Reading passage:

[Start of Attachment]

Puckett: Gym owners had to be more creative with their resources and not just count on children walking through the door; it became important to offer different things such as birthday parties and other activities. About three years ago, I saw some definite slowdown, but interest overall is increasing back upward. It’s partially the rebound of the economy, but also us being more creative. Our half-season teams have tapped into a whole different market, appealing to the beginning athlete and people coming from rec teams.

What trends do you see coming down the pike as far as events? 

Fettig: Whenever competitions ask for feedback, I press hard to give us what’s really necessary. Stop giving free giveaways, take out the extras and focus on what’s important—spring floors, raised stage (in some cases) and equipment in the practice room. All of the extra goodies are not nearly as important as quality judging and ample teams to compete against. We can forego the “lights, camera, action” if we get those two pieces.

Newby: At the same time gym owners and parents are feeling the pinch, event producers are under significant stress. Event producers are seeing increased expenses from the venues, as well as shipping and transportation costs. It’s a huge challenge to try to manage through these tough economic times and keep from taxing these parents and gyms. We’ve spent a lot of time over the last couple years digging into cost-saving opportunities. How important are giveaways and trophies and banners? It’s been a highly sensitized issue for us. We’ll do everything we can to manage our costs and keep from passing that on through the customer.

Any thoughts on judging and scoring?

Fettig: Our coaches have felt that in trying to work toward the grid and be more objective in scoring, they’ve taken out the ability to be creative in the routines. I believe event producers have to continue to develop their scoresheets so that there is a good balance between objectivity and creativity.

Newby: As partners with the gyms, the best thing for the industry in the long-term is a modified universal scoring system. It makes sense to me to move in that direction eventually, as long as there are some variables; some event producers can decide on whether the percentages are applied to pyramids and stunts. I think it will take time. It’s not an easy flip of the switch, but I know there are some really intelligent people who are talking about options to be considered.

Dan Kessler, The Jam Brands

Kessler: As the sport became more competitive and results-driven, coaches began asking for a more rigid scoring system. They wanted to know, “If I do this, will I score here?” They asked for less subjectivity and a scoring system that was more black-and-white—so this was reflected in scoring systems across the industry. In the past two years, there has been a new movement. Coaches are now asking for scoring systems to allow for more creativity. They feel the routines have become too “cookie-cutter” and they’ve lost their showmanship. Our industry is market-driven, so we have always listened to our customers. I think some coaches and owners believe that, as event producers, we just create our scoring systems without any input from our customer base. In fact, we do talk and poll tons of customers before we make any changes, as we understand that they are the ones that will really be affected.

We seem to be in an era of more USASF rules and regulations that are causing some divisiveness. What’s your take on that?

[End of Attachment]

Given information:
[Start of Attachment]

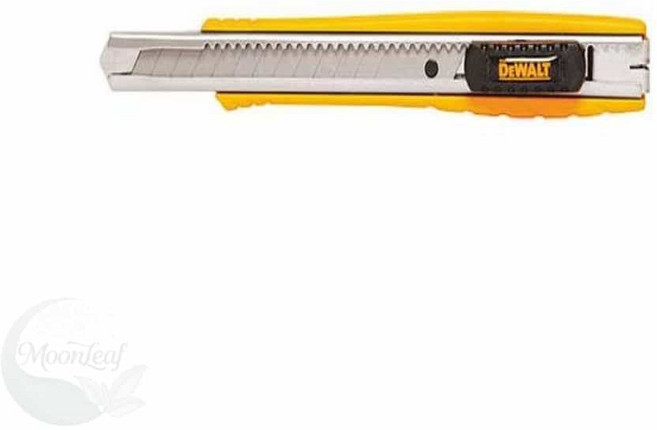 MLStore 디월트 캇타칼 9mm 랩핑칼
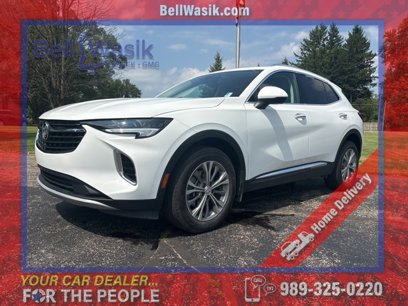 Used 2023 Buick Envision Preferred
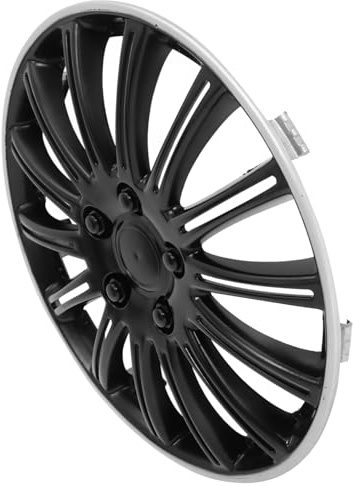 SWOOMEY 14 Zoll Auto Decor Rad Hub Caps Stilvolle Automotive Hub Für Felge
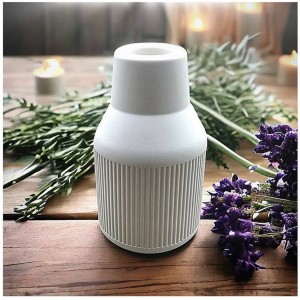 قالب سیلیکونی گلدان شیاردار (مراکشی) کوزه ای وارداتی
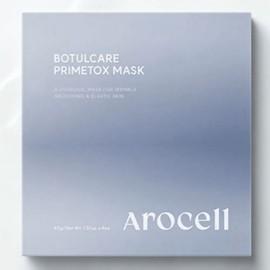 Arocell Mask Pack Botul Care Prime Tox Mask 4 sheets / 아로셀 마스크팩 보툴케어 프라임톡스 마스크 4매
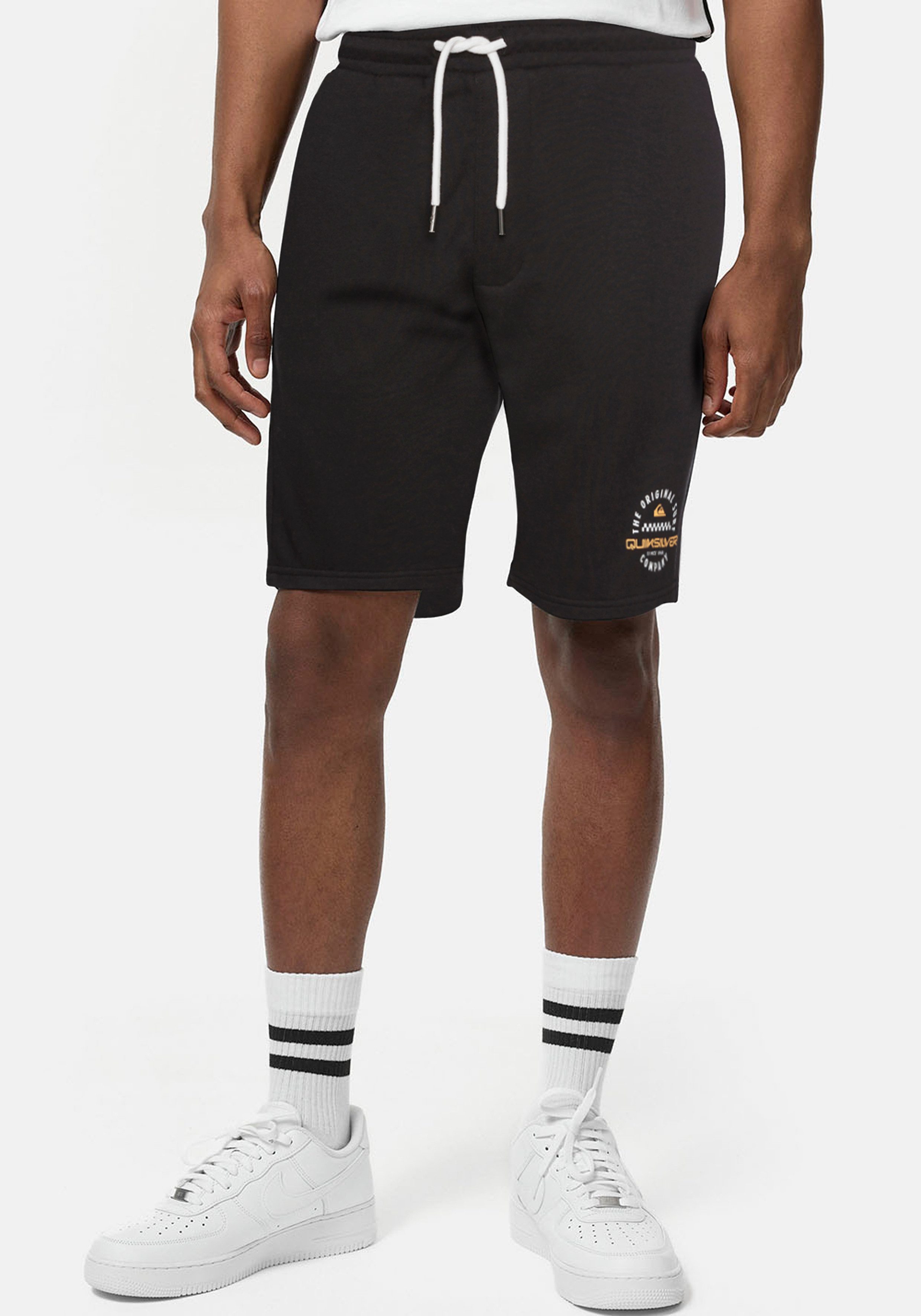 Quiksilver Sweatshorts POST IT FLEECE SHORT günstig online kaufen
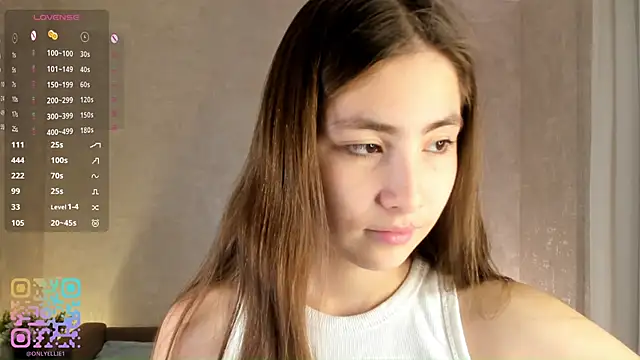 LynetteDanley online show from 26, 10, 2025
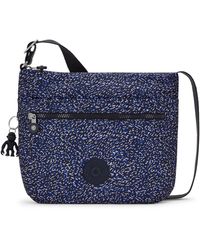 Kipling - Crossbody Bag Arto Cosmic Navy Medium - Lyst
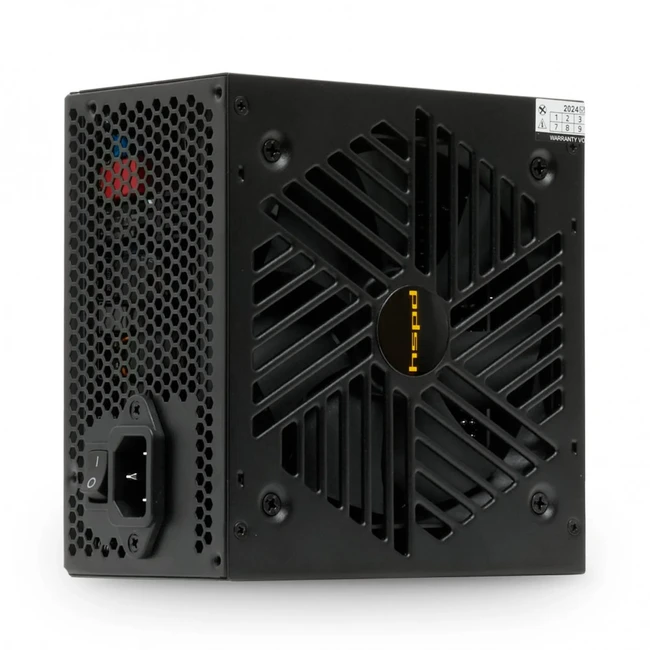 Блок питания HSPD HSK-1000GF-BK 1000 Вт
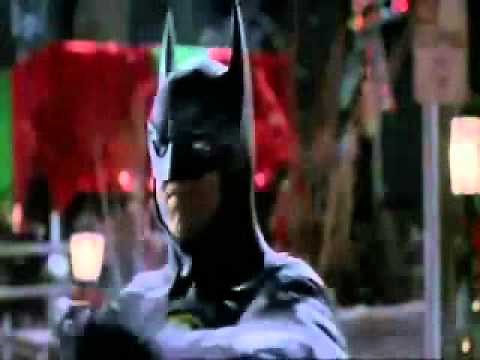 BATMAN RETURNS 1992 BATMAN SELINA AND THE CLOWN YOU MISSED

[End of Attachment]
[Start of Attachment]

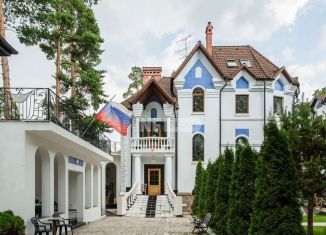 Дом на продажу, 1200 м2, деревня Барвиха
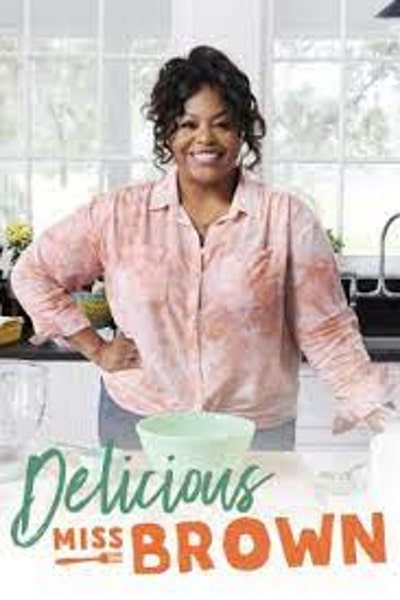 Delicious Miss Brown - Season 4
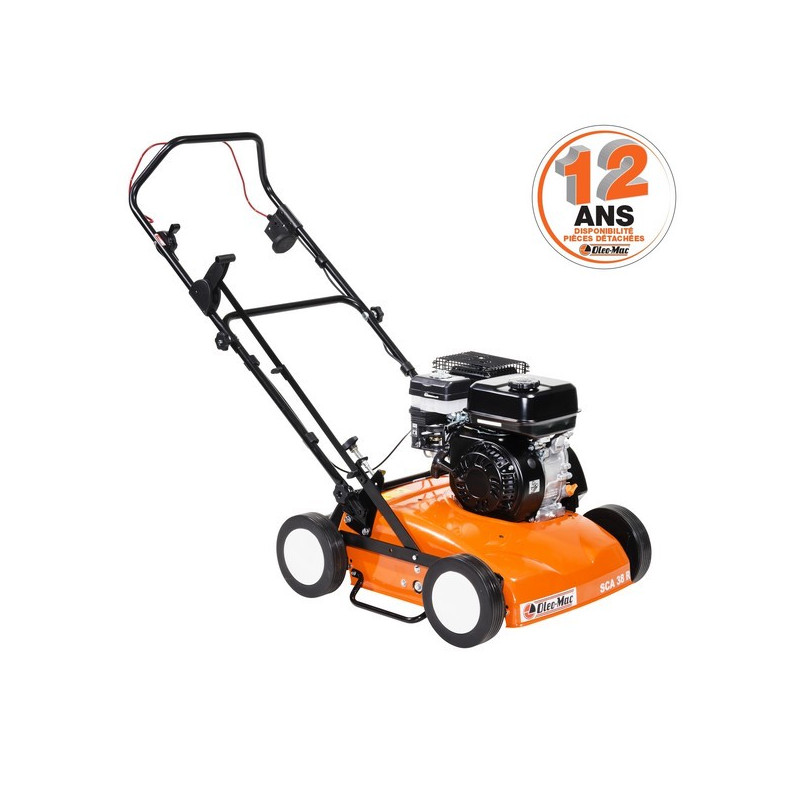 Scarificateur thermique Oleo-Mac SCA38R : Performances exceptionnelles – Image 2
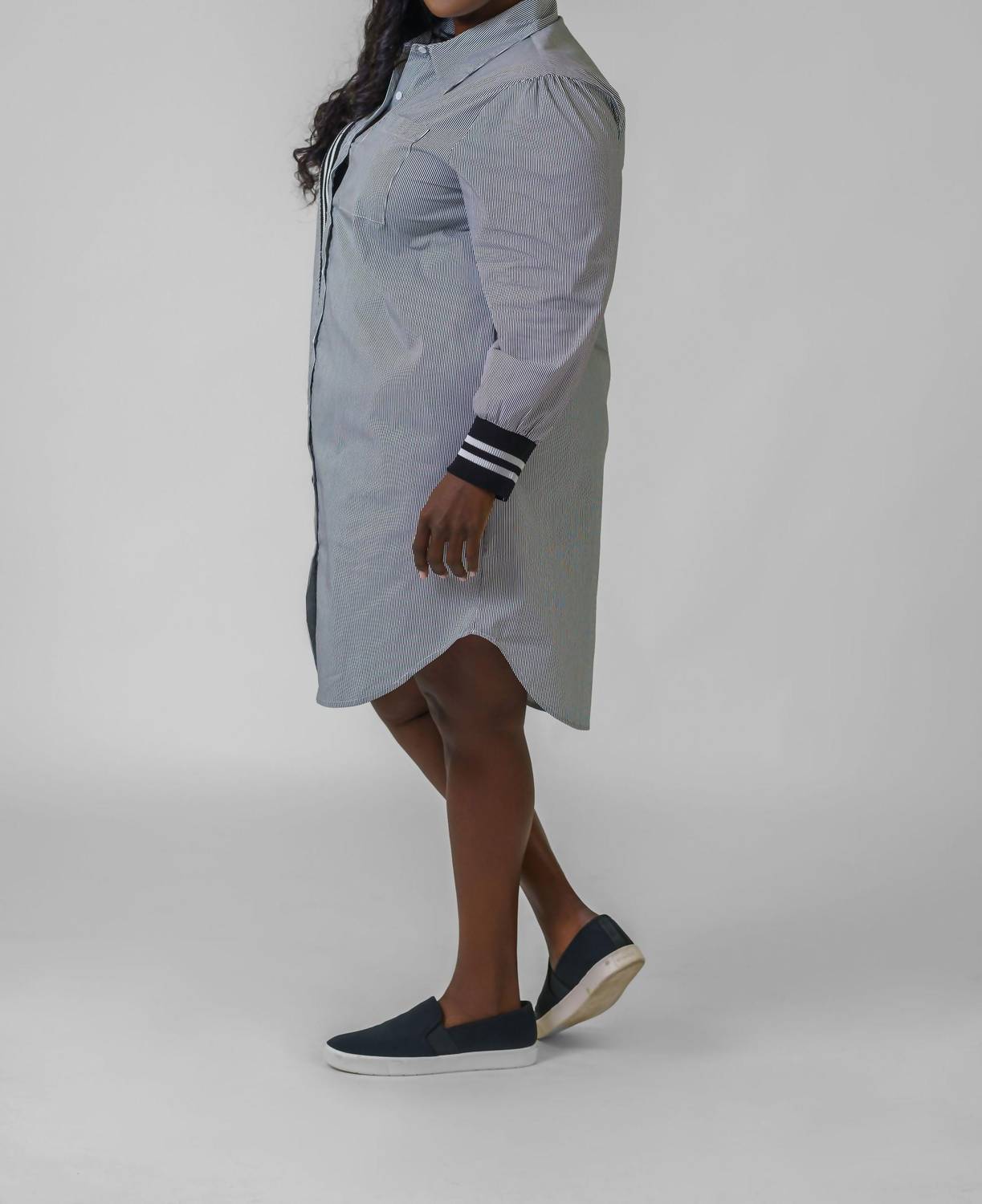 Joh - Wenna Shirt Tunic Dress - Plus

[End of Attachment]

Check your understanding:
a – From the interview, return the part that opens with the words containing "Newby: At the" and closes with "through the customer.", copied without any changes.
b – In the interview, what does Newby call the best thing for the industry in the long term?

List of answers:
a –
Newby: At the same time gym owners and parents are feeling the pinch, event producers are under significant stress. Event producers are seeing increased expenses from the venues, as well as shipping and transportation costs. It’s a huge challenge to try to manage through these tough economic times and keep from taxing these parents and gyms. We’ve spent a lot of time over the last couple years digging into cost-saving opportunities. How important are giveaways and trophies and banners? It’s been a highly sensitized issue for us. We’ll do everything we can to manage our costs and keep from passing that on through the customer.

b – A modified universal scoring system.